== YOUR INSTRUCTIONS ==
Set down exactly the lines of the listing below that begin at the one containing "Max-Planck-Institut für biologische" and end at the last line, both included.

== TASK DATA ==
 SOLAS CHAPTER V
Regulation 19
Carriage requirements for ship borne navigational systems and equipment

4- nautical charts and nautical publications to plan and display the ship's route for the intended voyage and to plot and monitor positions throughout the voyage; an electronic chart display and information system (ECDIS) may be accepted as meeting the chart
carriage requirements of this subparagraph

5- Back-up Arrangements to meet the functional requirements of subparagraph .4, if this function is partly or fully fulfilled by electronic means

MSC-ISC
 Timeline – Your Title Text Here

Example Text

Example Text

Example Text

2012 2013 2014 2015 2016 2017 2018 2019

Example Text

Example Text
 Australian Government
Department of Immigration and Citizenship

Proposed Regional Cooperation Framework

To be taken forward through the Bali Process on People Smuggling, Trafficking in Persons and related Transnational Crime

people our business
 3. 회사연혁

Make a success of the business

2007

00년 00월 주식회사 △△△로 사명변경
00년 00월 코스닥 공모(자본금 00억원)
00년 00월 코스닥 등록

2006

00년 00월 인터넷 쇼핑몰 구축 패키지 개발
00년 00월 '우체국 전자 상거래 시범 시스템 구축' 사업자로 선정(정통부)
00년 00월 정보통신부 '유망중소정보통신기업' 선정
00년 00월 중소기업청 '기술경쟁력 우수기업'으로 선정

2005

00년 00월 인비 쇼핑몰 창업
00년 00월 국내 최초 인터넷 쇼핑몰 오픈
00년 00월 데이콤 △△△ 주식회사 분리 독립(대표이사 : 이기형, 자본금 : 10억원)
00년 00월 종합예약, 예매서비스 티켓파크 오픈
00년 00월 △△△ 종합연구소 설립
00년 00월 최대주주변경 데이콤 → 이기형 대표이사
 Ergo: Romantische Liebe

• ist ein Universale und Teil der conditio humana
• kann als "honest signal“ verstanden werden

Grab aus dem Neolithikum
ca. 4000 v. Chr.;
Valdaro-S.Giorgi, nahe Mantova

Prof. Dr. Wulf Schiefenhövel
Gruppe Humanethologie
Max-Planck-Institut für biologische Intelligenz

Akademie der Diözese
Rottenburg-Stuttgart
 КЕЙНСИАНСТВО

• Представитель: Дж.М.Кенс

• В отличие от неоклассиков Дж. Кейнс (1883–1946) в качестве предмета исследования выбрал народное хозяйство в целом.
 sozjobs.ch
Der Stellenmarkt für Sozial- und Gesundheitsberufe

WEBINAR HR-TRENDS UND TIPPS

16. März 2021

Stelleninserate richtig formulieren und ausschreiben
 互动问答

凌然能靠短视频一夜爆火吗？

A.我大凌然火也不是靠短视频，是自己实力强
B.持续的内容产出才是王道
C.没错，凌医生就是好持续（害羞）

== SOLUTION BELOW ==
Max-Planck-Institut für biologische Intelligenz

Akademie der Diözese
Rottenburg-Stuttgart
 КЕЙНСИАНСТВО

• Представитель: Дж.М.Кенс

• В отличие от неоклассиков Дж. Кейнс (1883–1946) в качестве предмета исследования выбрал народное хозяйство в целом.
 sozjobs.ch
Der Stellenmarkt für Sozial- und Gesundheitsberufe

WEBINAR HR-TRENDS UND TIPPS

16. März 2021

Stelleninserate richtig formulieren und ausschreiben
 互动问答

凌然能靠短视频一夜爆火吗？

A.我大凌然火也不是靠短视频，是自己实力强
B.持续的内容产出才是王道
C.没错，凌医生就是好持续（害羞）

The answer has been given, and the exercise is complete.